ARTICLE
########################################

From:Nik Taylor <yonjuuni@...>
Date:Friday, January 6, 2006, 18:07
John Vertical wrote:
> I dunno about hostility, but I can understand the annoyance. Imagine if > you had one-thousandth coins instead; would you agree that minting those > would be a complete waste of material and effort? You'd need dozens > before you could spend them on anything. > Now, with pennies, the only difference is that you'll need a ten times > smaller pile before they're worth anything. A single penny is still > essentially government-produced scrap metal by itself... except maybe to > little children, who might be happy to find one on the ground and be > able to go buy one gummibear.
I quite agree that eventually we will have to abandon the penny, I just don't think we're quite there yet. It certainly wouldn't be a problem if we did drop them, I just don't think it's necessary. And they're still useful for charities, which often have boxes by sales registers that people can drop change in. Pennies provide a surprisingly high percentage of the money they take in. I can't remember the figure right now, but I believe it was almost 20%. A mil coin ($.001) would almost certainly be impossible to produce today for less than $.001, but they did exist in earlier times, used primarily for sales tax purposes, at a time when the dollar's purchasing power was less than 10 times its present value, making those coins less valuable than current pennies.
> Hm, here in Finland all displayed prices include the sales tax, so that > problem doesn't exist.
I imagine there's a single nationwide sales tax, though? In the US, many cities have their own sales tax, so it'd be a headache for retailers to have to have different prices in different cities to account for sales tax.

########################################

STORED DATA
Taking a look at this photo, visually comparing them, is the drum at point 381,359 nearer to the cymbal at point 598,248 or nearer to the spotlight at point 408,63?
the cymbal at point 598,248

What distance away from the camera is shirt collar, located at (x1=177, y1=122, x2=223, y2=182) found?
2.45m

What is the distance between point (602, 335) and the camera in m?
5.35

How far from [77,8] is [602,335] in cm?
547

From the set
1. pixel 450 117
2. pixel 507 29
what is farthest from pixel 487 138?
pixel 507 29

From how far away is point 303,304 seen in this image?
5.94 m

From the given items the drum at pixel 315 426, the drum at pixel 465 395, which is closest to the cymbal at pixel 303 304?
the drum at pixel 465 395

########################################

WORK REQUIRED
Copy the penny email from "I quite agree" to "than current pennies.", swapping "charities" for "food banks".

REPLY TO THE TASK
I quite agree that eventually we will have to abandon the penny, I just don't think we're quite there yet. It certainly wouldn't be a problem if we did drop them, I just don't think it's necessary. And they're still useful for food banks, which often have boxes by sales registers that people can drop change in. Pennies provide a surprisingly high percentage of the money they take in. I can't remember the figure right now, but I believe it was almost 20%. A mil coin ($.001) would almost certainly be impossible to produce today for less than $.001, but they did exist in earlier times, used primarily for sales tax purposes, at a time when the dollar's purchasing power was less than 10 times its present value, making those coins less valuable than current pennies.